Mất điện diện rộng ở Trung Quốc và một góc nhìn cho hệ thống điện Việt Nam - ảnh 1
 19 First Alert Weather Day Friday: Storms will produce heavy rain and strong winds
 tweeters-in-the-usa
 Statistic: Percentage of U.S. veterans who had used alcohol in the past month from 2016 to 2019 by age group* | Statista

> [Exercise brief]:
Line by line, set down the material exactly as given.

> [Solution to this exercise]:
Mất điện diện rộng ở Trung Quốc và một góc nhìn cho hệ thống điện Việt Nam - ảnh 1
 19 First Alert Weather Day Friday: Storms will produce heavy rain and strong winds
 tweeters-in-the-usa
 Statistic: Percentage of U.S. veterans who had used alcohol in the past month from 2016 to 2019 by age group* | Statista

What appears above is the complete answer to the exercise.